● **Source records**:
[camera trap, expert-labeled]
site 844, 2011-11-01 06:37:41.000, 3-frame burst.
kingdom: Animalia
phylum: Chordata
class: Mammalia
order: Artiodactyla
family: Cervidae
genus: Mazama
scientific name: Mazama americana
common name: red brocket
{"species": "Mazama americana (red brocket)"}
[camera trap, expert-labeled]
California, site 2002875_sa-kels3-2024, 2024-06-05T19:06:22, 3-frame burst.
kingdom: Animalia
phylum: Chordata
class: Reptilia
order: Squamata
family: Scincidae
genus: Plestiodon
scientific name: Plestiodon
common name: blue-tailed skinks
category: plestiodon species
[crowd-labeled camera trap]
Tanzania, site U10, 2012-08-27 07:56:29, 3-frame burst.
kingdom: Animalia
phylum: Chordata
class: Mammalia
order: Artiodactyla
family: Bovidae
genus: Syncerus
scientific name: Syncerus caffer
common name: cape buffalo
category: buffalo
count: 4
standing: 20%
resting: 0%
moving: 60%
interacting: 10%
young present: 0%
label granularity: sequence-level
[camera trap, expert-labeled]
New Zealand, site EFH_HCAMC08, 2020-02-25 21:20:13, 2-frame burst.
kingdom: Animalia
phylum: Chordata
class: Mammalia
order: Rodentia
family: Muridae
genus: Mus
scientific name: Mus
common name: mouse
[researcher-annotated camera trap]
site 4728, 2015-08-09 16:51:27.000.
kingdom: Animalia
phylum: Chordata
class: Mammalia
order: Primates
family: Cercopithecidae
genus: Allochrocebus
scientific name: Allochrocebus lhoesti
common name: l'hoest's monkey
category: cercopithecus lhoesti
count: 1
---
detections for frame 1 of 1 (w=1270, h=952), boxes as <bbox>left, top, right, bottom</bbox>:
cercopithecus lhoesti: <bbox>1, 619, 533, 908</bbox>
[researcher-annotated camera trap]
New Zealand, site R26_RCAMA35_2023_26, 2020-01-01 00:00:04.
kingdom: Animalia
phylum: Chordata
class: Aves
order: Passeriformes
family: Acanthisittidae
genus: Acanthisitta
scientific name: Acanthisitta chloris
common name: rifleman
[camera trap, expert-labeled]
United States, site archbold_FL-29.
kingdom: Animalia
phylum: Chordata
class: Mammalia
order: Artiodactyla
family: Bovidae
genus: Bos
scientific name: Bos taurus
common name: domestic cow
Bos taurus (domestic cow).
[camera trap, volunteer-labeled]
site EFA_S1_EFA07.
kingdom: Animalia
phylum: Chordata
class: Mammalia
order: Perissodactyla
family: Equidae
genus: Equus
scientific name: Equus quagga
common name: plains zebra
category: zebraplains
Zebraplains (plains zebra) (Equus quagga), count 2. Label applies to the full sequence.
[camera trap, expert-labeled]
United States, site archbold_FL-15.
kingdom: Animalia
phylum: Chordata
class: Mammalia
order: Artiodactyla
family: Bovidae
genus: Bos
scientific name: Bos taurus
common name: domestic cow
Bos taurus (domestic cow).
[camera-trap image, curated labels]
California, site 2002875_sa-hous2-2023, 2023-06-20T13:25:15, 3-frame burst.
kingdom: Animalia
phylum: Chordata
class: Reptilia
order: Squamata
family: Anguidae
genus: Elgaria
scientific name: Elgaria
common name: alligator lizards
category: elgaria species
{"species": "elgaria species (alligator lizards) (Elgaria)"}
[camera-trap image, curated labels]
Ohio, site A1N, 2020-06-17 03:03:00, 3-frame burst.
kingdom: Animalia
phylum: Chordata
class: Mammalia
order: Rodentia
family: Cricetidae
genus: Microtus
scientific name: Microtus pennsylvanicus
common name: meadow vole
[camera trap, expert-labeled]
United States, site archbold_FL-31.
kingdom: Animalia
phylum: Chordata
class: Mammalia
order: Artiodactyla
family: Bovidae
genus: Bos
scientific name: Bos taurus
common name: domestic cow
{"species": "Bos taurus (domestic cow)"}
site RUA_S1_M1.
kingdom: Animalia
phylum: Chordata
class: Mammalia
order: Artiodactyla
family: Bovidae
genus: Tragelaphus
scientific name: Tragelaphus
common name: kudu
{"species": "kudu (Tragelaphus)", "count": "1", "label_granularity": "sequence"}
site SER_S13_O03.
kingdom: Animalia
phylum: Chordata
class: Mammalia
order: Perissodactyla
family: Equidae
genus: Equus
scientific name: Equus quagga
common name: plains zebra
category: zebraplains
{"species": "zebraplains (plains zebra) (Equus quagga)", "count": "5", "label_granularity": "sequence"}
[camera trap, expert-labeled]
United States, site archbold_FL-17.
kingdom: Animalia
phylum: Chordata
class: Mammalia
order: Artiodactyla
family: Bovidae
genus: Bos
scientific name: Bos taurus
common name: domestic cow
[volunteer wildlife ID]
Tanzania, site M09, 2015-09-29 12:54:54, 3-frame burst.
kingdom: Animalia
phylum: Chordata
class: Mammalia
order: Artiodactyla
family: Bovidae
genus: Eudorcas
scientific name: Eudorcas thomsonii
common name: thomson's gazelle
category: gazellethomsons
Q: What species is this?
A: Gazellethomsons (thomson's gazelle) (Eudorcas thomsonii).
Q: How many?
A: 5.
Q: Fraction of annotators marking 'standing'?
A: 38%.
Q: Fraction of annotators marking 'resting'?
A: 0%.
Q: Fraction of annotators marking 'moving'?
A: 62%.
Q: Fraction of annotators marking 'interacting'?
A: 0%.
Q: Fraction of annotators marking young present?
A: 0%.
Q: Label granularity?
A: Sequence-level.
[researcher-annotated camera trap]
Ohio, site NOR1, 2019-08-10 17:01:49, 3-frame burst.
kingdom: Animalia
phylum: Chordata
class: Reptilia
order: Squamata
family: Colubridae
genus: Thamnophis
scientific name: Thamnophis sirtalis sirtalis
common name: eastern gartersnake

● **The problem**: Word for word, repeat the data from its first line through the line with "scientific name: Plestiodon", including both of those lines and no others.

● **Response box**:
[camera trap, expert-labeled]
site 844, 2011-11-01 06:37:41.000, 3-frame burst.
kingdom: Animalia
phylum: Chordata
class: Mammalia
order: Artiodactyla
family: Cervidae
genus: Mazama
scientific name: Mazama americana
common name: red brocket
{"species": "Mazama americana (red brocket)"}
[camera trap, expert-labeled]
California, site 2002875_sa-kels3-2024, 2024-06-05T19:06:22, 3-frame burst.
kingdom: Animalia
phylum: Chordata
class: Reptilia
order: Squamata
family: Scincidae
genus: Plestiodon
scientific name: Plestiodon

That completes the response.